After today's NY Times article I'd venture Chairwoman Ramirez is "concerned about the stories she hears" alright. Based upon the lack of evidence in Massachusetts, Connecticut and Nevada (not to mention the FTC's own consumer complaints records) it seems like stories, and not facts were the only thing on the menu at LULAC's Pershing-sponsored gala.

Getting back to Celarier's recent article, she closed with:
Ackman’s Pershing Square said it made a $10,000 donation to only one of the 16 dissenting groups , Make the Road New York. The money was used, the hedge fund said, to defray costs of a “victim identification survey.”
I added the emphasis there myself.  Although there a couple of assumptions one could make with respect to Mr.
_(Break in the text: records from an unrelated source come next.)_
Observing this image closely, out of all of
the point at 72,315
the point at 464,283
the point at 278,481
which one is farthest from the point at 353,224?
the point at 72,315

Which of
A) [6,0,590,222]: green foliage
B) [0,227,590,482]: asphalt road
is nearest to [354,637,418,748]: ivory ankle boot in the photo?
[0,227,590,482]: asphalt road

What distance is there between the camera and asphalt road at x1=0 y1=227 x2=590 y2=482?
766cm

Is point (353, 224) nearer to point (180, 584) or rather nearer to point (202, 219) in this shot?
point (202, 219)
Wilkes motivations (sincere or purchased), his offer to return the money to Pershing is like your decrepit college buddy offering you a used condom, for your protection of course. No thanks, I'll go bareback. 
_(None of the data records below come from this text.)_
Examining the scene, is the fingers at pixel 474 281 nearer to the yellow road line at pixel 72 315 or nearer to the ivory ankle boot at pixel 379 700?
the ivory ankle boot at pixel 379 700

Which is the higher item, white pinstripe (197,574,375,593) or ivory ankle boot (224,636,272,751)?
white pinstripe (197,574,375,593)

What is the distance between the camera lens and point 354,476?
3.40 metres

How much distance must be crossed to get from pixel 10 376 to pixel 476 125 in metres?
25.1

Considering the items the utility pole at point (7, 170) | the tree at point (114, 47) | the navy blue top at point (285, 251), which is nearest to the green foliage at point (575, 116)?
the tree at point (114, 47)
I'm opposed to LULAC returning the money to Pershing Square. If you're going to get a tramp stamp, don't be surprised when people see it after your beltway khakis get pulled down. Getting bagged should not be cause to run out to your local laser specialist and have them burn away the PSQ emblazoned butterfly/ivy/rose thingy embossed directly over your crack. Giving the money back is not going to erase the past or the poor decisions you made.  It's OK to be ashamed of a tattoo, because the tattoo is ultimately the final product of a string of decisions, choices and often relationships leading up to it. Hell I've got a tattoo I shouldn't have gotten, but instead of erasing it, I kept it. I kept it to constantly remind me that being ashamed of your prior mistakes and working to avoid similar mistakes are two entirely different beasts; hiding one's mistakes usually indicates a willingness to continue with the same behavior, but just working harder to avoid getting caught. That is precisely why I think LULAC should keep the money, and instead of buying champagne and petit-fours, they could actually do something useful with it in direct defiance of Pershing's interests, like working to advance the economic condition, educational attainment, political influence, housing, health and civil rights of the Hispanic population of the United States.

Getting back to Pershing's own interests, the spawn of Mr. Ackman and the NY Post presents an entirely different choice that is much clearer; by stating that only one of the sixteen dissenting groups received funding from Pershing Square either Ms. Celarier is again mistaken in her reporting or Pershing went on the record knowingly providing false information. Given how faithfully Ms. Celarier has reported on Herbalife, and given Pershing's convenient disregard for accuracy, I have a very hard time believing Ms. Celarier misquoted Pershing Square. 

I can only hope that if Bill ends up with a tramp stamp of his own, that it's a prison tat inked on his delicate posterior within the confines of a cell owned by Corrections Corporation of America. Brent Wilkes would do well to study that Pershing Square investment and some of its implications before taking up additional Pershing Square causes.